Lutherdenkmal in Erfurt (mit dem Psalmzitat: Ich werde nicht sterben, sondern leben und des Herrn Wort verkündigen

Denkmal von Martin Luther in Erfurt (Foto: pixabay.com)

… im Oktober 1517 schlug Dr. Martin Luther seine 95 Thesen an die Schlosstür zu Wittenberg – heute hätte er sie vermutlich ins Internet gestellt. Sündenstrafen soll man nicht durch gute Werke mindern, Vergebung nicht kaufen können. Denn in seinen Augen ist Vergebung ein reines Geschenk Gottes. Niemand verdient sie, jeder kriegt sie, der ehrlich bereut und zu Gott umkehrt.

Der damals 33-jährige Reformator wollte mit seinen Thesen die Kirche reformieren – seine Kirche, die katholische Kirche. Es kam anders, stattdessen spaltete die Kirche sich in verschiedene „Bekenntnisse“ auf. Erst in den letzten Jahrzehnten gehen diese „Konfessionen“ wieder aufeinander zu und wagen gemeinsame Schritte.

Immer noch ist der 31. Oktober als Reformationstag ein wichtiger Feiertag der evangelischen Kirche, zwar nicht arbeitsfrei, aber sein Anliegen wird im Gottesdienst am darauf folgenden Sonntag aufgenommen. Aber weiß man als evangelischer Christ noch, worum es Martin Luther ging? Sind wir noch bewusst „Kirche der Reformation“?

Hat die evangelische Kirche heute noch ein „Profil“, das sie von der katholischen Kirche unterscheidet? Es ist eigentlich ein bisschen wenig zu sagen: Evangelische müssen nicht beichten gehen. Sie dürfen nach einer Scheidung noch einmal heiraten. Kein Papst kann ihnen etwas vorschreiben.

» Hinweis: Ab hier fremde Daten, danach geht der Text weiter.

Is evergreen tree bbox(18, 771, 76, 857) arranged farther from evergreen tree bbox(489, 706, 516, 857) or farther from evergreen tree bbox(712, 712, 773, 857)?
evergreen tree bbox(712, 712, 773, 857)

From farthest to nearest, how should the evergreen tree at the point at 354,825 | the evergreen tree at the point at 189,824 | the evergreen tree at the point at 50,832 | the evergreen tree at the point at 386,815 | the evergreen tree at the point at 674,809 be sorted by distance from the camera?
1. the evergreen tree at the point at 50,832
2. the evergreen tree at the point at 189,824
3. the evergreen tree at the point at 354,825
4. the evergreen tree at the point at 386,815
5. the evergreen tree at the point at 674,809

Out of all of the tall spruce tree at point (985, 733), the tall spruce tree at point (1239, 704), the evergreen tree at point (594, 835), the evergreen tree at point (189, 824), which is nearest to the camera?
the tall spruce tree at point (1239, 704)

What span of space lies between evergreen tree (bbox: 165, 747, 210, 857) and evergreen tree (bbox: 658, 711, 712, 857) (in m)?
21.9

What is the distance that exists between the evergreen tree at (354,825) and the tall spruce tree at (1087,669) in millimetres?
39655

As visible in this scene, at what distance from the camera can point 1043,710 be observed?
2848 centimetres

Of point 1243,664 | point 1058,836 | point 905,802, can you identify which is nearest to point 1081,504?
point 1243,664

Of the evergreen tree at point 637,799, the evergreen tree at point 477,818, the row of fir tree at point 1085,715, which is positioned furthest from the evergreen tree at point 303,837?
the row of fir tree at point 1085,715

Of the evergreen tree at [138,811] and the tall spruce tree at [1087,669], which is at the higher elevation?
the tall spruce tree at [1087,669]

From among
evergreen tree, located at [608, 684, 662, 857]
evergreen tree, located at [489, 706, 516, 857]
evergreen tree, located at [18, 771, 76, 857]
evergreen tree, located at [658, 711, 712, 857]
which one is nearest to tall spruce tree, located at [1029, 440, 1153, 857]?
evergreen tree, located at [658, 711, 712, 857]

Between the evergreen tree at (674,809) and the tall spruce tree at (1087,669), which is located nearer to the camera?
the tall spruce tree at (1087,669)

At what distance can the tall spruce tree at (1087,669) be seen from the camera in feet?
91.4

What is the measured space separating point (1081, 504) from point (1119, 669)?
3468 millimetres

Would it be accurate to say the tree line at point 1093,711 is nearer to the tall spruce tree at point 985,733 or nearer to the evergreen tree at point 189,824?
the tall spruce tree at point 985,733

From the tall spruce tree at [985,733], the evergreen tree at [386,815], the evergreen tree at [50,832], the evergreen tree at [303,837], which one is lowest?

Martin Luther betonte in der Tat: Ein Christ ist frei! Christus macht ihn frei; nicht einmal der Teufel hat die Macht, ihn zu verdammen. Zugleich fragte Luther nach dem „Wozu“. Wozu sind wir befreit, was fangen wir an mit Vergebung und Freiheit? Provozierend, der Satz Luthers: Ein Christ ist Knecht, kein Herrenmensch, ist jedem untertan – jedem, der ihn braucht. Freiwillig, aus Liebe, ist er für ihn da.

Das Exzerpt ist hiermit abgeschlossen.